Coronavirus, Cannavaro: "In Cina hanno capito come dovevano comportarsi per salvarsi. In Italia facciamo fatica"
Fonte: Gazzetta dello Sport
La Gazzetta dello Sport raccoglie la testimonianza di Fabio Cannavaro, allenatore del Guangzhou Evergrande, in merito all'emergenza ormai al tramonto in Cina. "Si riparte! Si può fare, qui in Cina ci stanno riuscendo, si va verso la normalità. Ed è il messaggio che deve arrivare al mondo intero. Perché il coronavirus non risparmia nessuno in ogni angolo del pianeta, ma si può battere unendo le forze. Agendo da comunità".
Venerdì è rientrato in Cina: com’è andata?
"Appena arrivato mi hanno sottoposto a tampone, per me è stato il terzo, e misurato la temperatura. Poi ho dovuto firmare un modulo in cui ho dichiarato dove fossi stato nell’ultimo mese e se avessi frequentato persone contagiate. A quel punto, come capita di fatto a tutti coloro che entrano nel Paese dall’estero, almeno quelli che provengono da luoghi già colpiti dal virus, vieni messo in quarantena per due settimane. Se hai un posto dove stare bene, altrimenti ti ospitano in alberghi attrezzati per garantire l’isolamento".
Circa due mesi di rigide restrizioni e ora ci si avvia alla normalità in Cina.
"Già e questo deve essere il messaggio positivo per noi italiani e per il resto del mondo. Si può debellare questo male ma serve severità e una grande organizzazione".
Facilitata anche da una dittatura.
"Vero fino a un certo punto. Quello cinese è un grande popolo che dobbiamo ammirare. Un miliardo e mezzo di persone hanno capito come dovevano comportarsi per salvarsi".
Ci racconti un po’ come ha vissuto quella fase più critica.
"Quando io sono arrivato qui a fine gennaio, appena esplosa l’epidemia a Wuhan, subito tutto è stato organizzato alla perfezione.

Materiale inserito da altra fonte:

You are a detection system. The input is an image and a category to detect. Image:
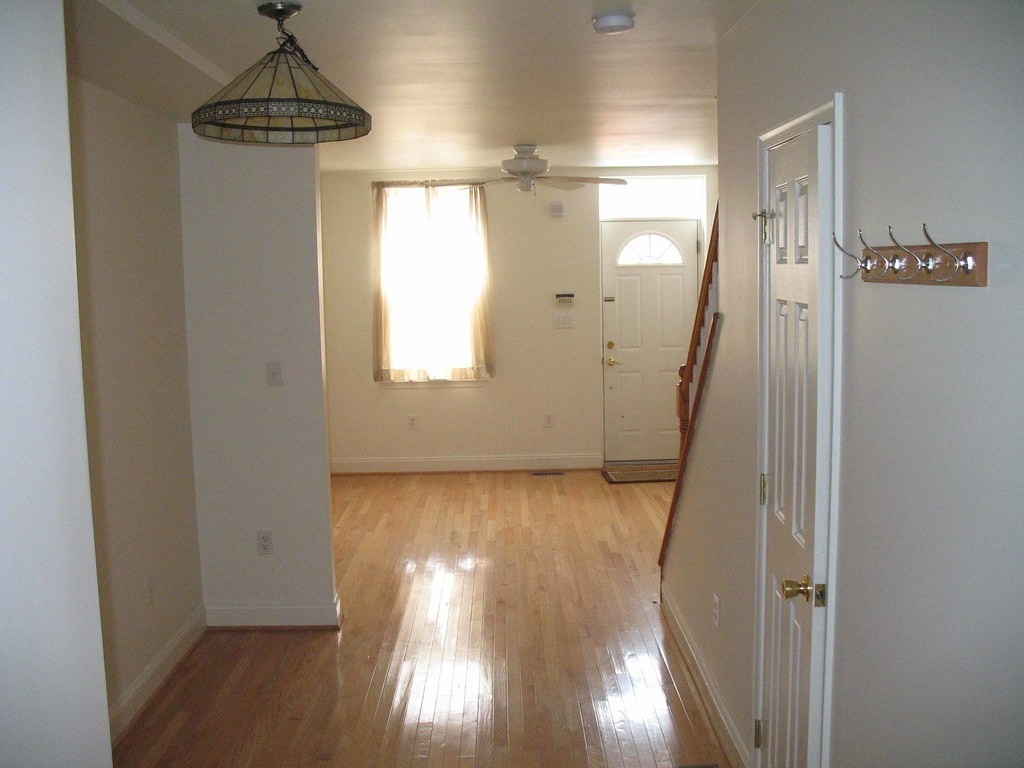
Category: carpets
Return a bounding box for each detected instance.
[600,468,678,484]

Io dormivo allora nel nostro nuovo centro sportivo, ma a volte dovevo spostarmi per passare da casa: appena uscito dal centro trovavo il primo controllo della temperatura. Poi imboccavo in macchina la tangenziale e altro controllo della temperatura, sull’autostrada non si pagavano pedaggi per evitare contatti col personale ai caselli. All’uscita, altro controllo. Poi arrivavo a casa e nel mio condominio trovavo degli addetti con degli scafandri che mi rimisuravano la temperatura. E tornando indietro stessi controlli. Badate bene che parlo di Guangzhou, l’antica Canton, con venti milioni di abitanti e al tempo stesso lontana mille chilometri dalla regione del focolaio. E infatti da queste parti si sono registrati pochi casi. Quaranta giorni dopo, al mio ritorno, la vita è tornata a scorrere normale qui. La gente passeggia e sta nei locali serenamente".
Insomma quello cinese è un modello da replicare?
"Sicuro. Non era facile affrontare un mostro del genere, perché non c’erano precedenti. È prevalso il senso della comunità, i valori fondamentali della vita. A costo di sacrifici. La lezione è chiara al mondo. Ancora in molti non l’hanno capito. In Italia l’abbiamo recepita meglio di tutti. Siamo sulla strada giusta. Il comportamento della maggioranza è positivo. Anche se ancora qualcuno fa fatica a capire".
A cosa si riferisce?
"Faccio l’esempio di casa mia. Mio papà tende a non comprendere che deve cambiare abitudini per il bene suo e della famiglia. Lui deve comprarsi le sigarette dal tabaccaio per farsi quattro chiacchiere sotto casa con gli amici. Gli ho fatto capire che così rischia il contagio e poi di portarlo a casa a mamma. Non ci si deve proprio muovere dalla propria abitazione, per venirne fuori da questa situazione. Fa bene il governatore della Campania De Luca a essere severo. Gli scugnizzi che si credono immortali devono sapere che questo virus è... democratico. Colpisce proprio tutti. Vedete cosa sta succedendo con i contagi anche fra i calciatori. E poi tutti avete genitori, nonni: se voi ve la cavate loro faranno fatica a trovare un posto in terapia intensiva per salvarsi".